In 2017, Loske introduced the theory that acid, and especially bile reflux, is a major risk factor for anastomotic leaks after Iwor-Lewis esophagectomy and thus suggested the preemptive use of a double-lumen tube with a 25 cm-long OFD segment placed in the gastric conduit and a long enteral feeding tube placed deep in the duodenum. This device is easy to place intraoperatively, even without the use of an endoscope; it enables adequate drainage of the acid and bile reflux, thus protecting the anastomosis; and it allows simultaneous enteral feeding of the patient (shown in Fig. 5). The device was left in situ for 5 days, and then the anastomosis was controlled endoscopically. If signs of necrosis or ischemia were present, the treatment was continued [27]. The first published series of 24 cases of this “preemptive active reflux drainage (PARD)” showed encouraging results, with no reported anastomotic leaks [51].

Fig. 5.

Fig. 5.

Preemptive OFD application in the esophagus. a The proximal end of the OFD placed distal to the anastomosis. b The OFD extends through the entire gastric sleeve. c The distal end of the OFD placed directly proximal to the pylorus and the enteric feeding tube is advanced in the jejunum. (notice the green color of the OFD due to the biliary secretions absorbed).

Conclusions

OFD is a new and attractive alternative to the classic polyurethane sponges for EVT and can be used for various indications and localizations. The small size and easy placement of the device make it particularly useful for defects that are small or difficult to reach. A wide range of clinical applications have been described; however, they are mainly in case reports and small case series, so the currently available evidence is weak. Further prospective studies are necessary to compare OFD with other EVT devices and determine the most appropriate indications and patient groups for this treatment.

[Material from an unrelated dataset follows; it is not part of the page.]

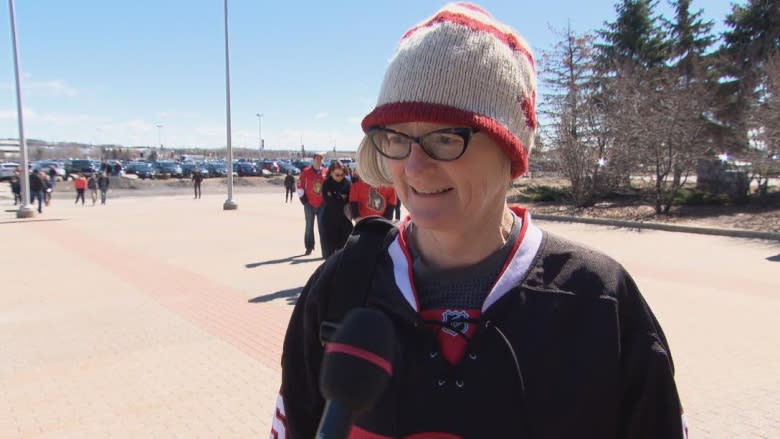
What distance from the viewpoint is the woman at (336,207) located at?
7699 mm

Conflicts of Interest Statement

Gunnar Loske is a consultant for Lohmann & Rauscher GmbH & Co. KG. Konstantinos Kouladouros and Dörte Wichmann have no conflicts of interest.

Funding Sources

There is no grant support and no internal or external funding for this article.

Author Contributions

All authors contributed equally to the review of the literature, the preparation, and the revision of the manuscript.

Funding Statement

There is no grant support and no internal or external funding for this article.